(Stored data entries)
-*-*-
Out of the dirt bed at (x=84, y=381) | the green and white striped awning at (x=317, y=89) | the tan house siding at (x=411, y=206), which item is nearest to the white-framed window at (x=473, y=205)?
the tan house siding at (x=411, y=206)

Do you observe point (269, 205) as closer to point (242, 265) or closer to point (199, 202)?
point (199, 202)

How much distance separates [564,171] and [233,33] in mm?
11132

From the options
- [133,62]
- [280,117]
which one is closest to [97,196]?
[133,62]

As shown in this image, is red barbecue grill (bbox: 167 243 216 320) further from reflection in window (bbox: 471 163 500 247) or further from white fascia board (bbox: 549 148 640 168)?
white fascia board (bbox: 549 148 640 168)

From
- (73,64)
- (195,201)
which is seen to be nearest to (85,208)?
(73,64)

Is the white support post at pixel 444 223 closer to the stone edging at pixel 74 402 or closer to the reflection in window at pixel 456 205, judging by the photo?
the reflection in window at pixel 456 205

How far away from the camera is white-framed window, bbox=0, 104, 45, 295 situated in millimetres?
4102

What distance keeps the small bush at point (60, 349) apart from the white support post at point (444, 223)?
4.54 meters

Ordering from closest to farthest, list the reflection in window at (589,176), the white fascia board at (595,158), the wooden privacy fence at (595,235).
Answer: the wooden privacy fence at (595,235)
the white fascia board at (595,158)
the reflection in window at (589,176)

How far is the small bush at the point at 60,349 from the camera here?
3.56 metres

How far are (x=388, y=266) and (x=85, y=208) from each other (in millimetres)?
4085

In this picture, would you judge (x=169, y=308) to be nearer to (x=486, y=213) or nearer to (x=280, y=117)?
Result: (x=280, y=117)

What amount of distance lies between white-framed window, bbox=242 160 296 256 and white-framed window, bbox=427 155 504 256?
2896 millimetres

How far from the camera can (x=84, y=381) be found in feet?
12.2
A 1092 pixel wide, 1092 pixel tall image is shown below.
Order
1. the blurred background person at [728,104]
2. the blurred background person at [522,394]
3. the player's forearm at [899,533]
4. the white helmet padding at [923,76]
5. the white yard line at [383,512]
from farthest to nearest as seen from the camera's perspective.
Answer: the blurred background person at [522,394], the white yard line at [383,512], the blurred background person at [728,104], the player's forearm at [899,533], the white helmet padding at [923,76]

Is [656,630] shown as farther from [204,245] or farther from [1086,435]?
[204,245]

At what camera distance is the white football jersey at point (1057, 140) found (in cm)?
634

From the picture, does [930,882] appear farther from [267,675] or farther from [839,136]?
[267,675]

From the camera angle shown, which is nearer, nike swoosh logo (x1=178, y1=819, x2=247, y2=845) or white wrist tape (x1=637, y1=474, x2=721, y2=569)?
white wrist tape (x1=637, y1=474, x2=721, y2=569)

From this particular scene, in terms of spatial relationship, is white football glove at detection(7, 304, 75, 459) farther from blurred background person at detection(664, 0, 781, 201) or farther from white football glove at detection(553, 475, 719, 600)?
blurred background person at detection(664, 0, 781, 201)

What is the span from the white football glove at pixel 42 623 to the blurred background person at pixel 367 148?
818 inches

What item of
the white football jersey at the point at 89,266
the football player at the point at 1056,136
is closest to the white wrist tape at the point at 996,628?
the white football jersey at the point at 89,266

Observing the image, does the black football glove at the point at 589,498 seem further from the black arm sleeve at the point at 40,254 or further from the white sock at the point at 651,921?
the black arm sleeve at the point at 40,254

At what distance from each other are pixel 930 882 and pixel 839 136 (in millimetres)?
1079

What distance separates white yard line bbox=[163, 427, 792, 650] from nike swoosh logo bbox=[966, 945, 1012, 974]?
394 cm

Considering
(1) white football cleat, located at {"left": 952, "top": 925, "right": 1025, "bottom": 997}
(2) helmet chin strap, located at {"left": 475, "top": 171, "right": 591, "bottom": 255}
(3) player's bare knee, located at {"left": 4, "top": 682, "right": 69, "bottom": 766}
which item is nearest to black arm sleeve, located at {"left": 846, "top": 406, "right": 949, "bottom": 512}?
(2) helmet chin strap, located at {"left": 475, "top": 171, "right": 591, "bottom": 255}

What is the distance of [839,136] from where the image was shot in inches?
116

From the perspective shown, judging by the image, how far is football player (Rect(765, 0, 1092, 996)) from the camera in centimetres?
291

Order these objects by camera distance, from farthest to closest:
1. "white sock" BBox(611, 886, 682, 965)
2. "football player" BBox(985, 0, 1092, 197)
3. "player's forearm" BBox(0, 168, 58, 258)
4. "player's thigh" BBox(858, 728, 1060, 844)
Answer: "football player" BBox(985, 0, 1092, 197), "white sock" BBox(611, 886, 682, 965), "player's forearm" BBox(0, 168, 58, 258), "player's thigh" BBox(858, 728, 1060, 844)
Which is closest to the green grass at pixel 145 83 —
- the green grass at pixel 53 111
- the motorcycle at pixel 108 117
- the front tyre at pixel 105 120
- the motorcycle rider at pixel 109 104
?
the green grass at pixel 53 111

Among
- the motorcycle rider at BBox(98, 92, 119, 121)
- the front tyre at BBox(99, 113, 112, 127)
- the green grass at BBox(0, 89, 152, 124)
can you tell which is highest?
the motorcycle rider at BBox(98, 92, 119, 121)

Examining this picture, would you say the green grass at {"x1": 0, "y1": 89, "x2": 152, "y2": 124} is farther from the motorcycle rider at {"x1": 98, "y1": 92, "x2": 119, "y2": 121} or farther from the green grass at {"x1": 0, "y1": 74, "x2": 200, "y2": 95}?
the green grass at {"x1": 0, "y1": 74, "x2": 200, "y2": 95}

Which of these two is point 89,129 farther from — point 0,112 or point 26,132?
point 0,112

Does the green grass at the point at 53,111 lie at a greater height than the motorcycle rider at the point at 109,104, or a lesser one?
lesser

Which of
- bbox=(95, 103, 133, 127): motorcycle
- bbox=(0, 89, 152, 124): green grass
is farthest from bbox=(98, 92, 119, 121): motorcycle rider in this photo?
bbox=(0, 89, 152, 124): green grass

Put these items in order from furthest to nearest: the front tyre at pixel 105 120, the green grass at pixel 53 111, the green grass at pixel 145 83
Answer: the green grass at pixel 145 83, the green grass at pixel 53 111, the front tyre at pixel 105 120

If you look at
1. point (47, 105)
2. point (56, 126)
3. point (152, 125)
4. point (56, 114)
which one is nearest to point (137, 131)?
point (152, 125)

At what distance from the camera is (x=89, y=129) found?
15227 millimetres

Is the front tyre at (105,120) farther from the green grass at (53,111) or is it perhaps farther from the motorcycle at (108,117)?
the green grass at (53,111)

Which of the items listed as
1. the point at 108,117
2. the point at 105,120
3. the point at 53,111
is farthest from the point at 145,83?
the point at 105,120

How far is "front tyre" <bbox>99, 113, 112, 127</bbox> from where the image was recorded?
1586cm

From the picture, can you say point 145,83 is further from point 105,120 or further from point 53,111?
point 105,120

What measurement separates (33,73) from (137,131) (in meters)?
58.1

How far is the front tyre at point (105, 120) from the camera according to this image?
-*-*-
= WRITTEN PROBLEM =
Reproduce, word for word, every line starting at the line that contains "Put these items" and ending with the final line of the entries.

= EXERCISE RESPONSE =
Put these items in order from furthest to nearest: the front tyre at pixel 105 120, the green grass at pixel 53 111, the green grass at pixel 145 83
Answer: the green grass at pixel 145 83, the green grass at pixel 53 111, the front tyre at pixel 105 120

If you look at
1. point (47, 105)
2. point (56, 126)
3. point (152, 125)
4. point (56, 114)
which one is nearest to point (137, 131)?
point (152, 125)

At what distance from the camera is (x=89, y=129) found?
15227 millimetres

Is the front tyre at (105,120) farther from the green grass at (53,111) or is it perhaps farther from the motorcycle at (108,117)?
the green grass at (53,111)

Which of the items listed as
1. the point at 108,117
2. the point at 105,120
3. the point at 53,111
is farthest from the point at 145,83?
the point at 105,120

How far is "front tyre" <bbox>99, 113, 112, 127</bbox> from where the image was recorded?
1586cm

From the picture, can you say point 145,83 is further from point 105,120 or further from point 53,111?
point 105,120

What measurement separates (33,73) from (137,131) (in meters)?
58.1

How far is the front tyre at point (105, 120) from the camera according to this image?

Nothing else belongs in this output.